I prefer Ollama over the suggested alternatives.

I will switch once we have good user experience on simple features.

A new model is released on HF or the Ollama registry? One `ollama pull` and it's available. It's underwhelming? `ollama rm`.

10 comments

speedgoose

kennywinker 2 months ago

> This creates a recurring pattern on r/LocalLLaMA: new model launches, people try it through Ollama, it’s broken or slow or has botched chat templates, and the model gets blamed instead of the runtime.

Seems like maybe, at least some of the time, you’re being underwhelmed my ollama not the model.

The better performance point alone seems worth switching away

speedgoose 2 months ago
I follow the llama.cpp runtime improvements and it’s also true for this project. They may rush a bit less but you also have to wait for a few days after a model release to get a working runtime with most features.
- Maxious 2 months ago
  
  Model authors are welcome to add support to llama.cpp before release like IBM did for granite 4 https://github.com/ggml-org/llama.cpp/pull/13550

derrikcurran 2 months ago

`wget https://huggingface.co/[USER]/[REPO]/resolve/main/[FILE_NAME...`

`rm [FILE_NAME]`

With Ollama, the initial one-time setup is a little easier, and the CLI is useful, but is it worth dysfunctional templates, worse performance, and the other issues? Not to me.

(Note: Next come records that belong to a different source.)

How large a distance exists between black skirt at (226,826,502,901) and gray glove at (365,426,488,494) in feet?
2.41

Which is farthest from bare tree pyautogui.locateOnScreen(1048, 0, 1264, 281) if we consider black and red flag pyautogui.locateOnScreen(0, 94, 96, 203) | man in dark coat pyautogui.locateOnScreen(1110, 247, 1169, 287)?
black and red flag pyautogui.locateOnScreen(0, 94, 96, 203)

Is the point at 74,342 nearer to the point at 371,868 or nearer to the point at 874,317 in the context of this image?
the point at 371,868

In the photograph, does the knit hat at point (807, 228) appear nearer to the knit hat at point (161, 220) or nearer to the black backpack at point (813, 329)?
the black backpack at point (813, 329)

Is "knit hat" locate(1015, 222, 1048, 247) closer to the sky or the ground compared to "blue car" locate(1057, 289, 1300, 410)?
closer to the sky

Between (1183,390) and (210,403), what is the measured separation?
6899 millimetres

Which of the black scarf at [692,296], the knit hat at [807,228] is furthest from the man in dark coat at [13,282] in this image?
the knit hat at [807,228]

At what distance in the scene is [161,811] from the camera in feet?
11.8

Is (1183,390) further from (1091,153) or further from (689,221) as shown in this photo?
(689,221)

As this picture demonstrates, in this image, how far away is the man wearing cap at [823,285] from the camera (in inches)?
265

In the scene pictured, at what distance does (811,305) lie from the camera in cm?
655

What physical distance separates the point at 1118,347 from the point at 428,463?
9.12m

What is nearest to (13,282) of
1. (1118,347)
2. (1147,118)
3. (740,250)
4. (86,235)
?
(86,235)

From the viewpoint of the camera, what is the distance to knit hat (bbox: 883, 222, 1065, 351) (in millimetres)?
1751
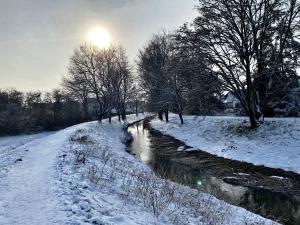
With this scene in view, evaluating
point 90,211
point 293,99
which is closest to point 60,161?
point 90,211

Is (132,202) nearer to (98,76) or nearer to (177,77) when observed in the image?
(177,77)

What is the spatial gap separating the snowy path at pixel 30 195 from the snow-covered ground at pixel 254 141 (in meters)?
12.3

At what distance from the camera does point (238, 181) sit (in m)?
16.5

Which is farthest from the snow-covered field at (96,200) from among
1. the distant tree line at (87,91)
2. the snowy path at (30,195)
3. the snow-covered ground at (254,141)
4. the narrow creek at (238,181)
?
the distant tree line at (87,91)

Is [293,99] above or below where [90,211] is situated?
above

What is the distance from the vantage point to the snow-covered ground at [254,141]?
19.7 meters

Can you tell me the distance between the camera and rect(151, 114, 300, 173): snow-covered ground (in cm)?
1966

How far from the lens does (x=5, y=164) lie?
15055mm

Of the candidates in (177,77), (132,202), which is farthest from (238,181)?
(177,77)

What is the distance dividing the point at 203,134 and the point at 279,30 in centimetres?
1099

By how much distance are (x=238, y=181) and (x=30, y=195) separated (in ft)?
34.3

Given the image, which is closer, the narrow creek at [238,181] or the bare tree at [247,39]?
the narrow creek at [238,181]

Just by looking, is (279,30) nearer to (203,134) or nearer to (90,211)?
(203,134)

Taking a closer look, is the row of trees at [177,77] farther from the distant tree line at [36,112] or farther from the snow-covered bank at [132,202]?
the distant tree line at [36,112]
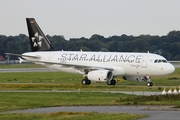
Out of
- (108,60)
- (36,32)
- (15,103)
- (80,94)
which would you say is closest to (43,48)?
(36,32)

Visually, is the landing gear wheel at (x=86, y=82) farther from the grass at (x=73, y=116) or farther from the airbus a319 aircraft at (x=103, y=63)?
the grass at (x=73, y=116)

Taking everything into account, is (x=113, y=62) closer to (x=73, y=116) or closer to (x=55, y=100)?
(x=55, y=100)

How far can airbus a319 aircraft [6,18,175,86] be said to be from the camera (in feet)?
214

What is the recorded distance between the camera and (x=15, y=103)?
39.9 m

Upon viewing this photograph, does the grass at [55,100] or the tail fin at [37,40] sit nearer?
the grass at [55,100]

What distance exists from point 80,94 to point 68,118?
18409 mm

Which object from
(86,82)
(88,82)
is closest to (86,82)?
(86,82)

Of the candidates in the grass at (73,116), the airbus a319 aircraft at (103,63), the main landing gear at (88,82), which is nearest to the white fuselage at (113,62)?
the airbus a319 aircraft at (103,63)

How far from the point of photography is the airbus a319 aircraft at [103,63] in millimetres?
65375

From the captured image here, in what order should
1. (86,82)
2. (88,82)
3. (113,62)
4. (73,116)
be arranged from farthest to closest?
(113,62)
(88,82)
(86,82)
(73,116)

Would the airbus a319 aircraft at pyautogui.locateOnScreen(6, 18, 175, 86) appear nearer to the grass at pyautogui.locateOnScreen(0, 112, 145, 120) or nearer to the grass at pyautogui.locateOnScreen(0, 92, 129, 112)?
the grass at pyautogui.locateOnScreen(0, 92, 129, 112)

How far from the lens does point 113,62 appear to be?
2670 inches

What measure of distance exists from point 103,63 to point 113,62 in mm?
1296

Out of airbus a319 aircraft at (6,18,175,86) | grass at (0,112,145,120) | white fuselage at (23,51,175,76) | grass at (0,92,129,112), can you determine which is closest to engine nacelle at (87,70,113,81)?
airbus a319 aircraft at (6,18,175,86)
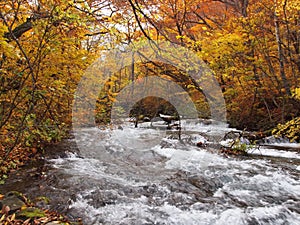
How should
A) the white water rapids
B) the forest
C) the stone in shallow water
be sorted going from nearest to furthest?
the stone in shallow water
the white water rapids
the forest

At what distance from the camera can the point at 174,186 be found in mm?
4438

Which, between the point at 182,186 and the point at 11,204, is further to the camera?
the point at 182,186

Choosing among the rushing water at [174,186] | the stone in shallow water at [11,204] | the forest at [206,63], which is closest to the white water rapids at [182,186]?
the rushing water at [174,186]

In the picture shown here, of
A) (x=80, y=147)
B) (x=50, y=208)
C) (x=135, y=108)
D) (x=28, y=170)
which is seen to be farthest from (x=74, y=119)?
(x=135, y=108)

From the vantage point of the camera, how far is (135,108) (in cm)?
1797

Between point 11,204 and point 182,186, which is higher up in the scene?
point 11,204

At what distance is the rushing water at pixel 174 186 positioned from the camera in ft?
10.9

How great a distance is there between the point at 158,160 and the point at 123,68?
5982 millimetres

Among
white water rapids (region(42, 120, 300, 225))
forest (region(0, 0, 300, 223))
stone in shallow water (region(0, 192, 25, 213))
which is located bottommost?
white water rapids (region(42, 120, 300, 225))

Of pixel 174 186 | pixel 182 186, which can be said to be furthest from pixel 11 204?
pixel 182 186

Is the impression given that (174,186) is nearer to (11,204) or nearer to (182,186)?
(182,186)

Jinja templates are very common, and Jinja is not always losslessly convertible to the Go template syntax expected by Ollama. This means that some models simply cannot work correctly with Ollama. Sometimes the effects of this incompatibility are subtle and unpredictable.

pheggs 2 months ago

you can pull directly from huggingface with llama.cpp, and it also has a decent web chat included

speedgoose 2 months ago
Does it have a model registry with an API and hot swapping or you still have to use sometime like llama swap as suggested in the article ? Or is it CLI?
- dminik 2 months ago
  
  You can have multiple models served now with loading/unloading with just the server binary.
  https://github.com/ggml-org/llama.cpp/blob/master/tools/serv...
  
  1 reply →

ekianjo 2 months ago

You have no idea what you are downloading with such a pull. At least LMstudio gives you access to all the different versions of the same model.

speedgoose 2 months ago

https://ollama.com/library/gemma4/tags
I see quite a few versions, and I can also use hugging face models.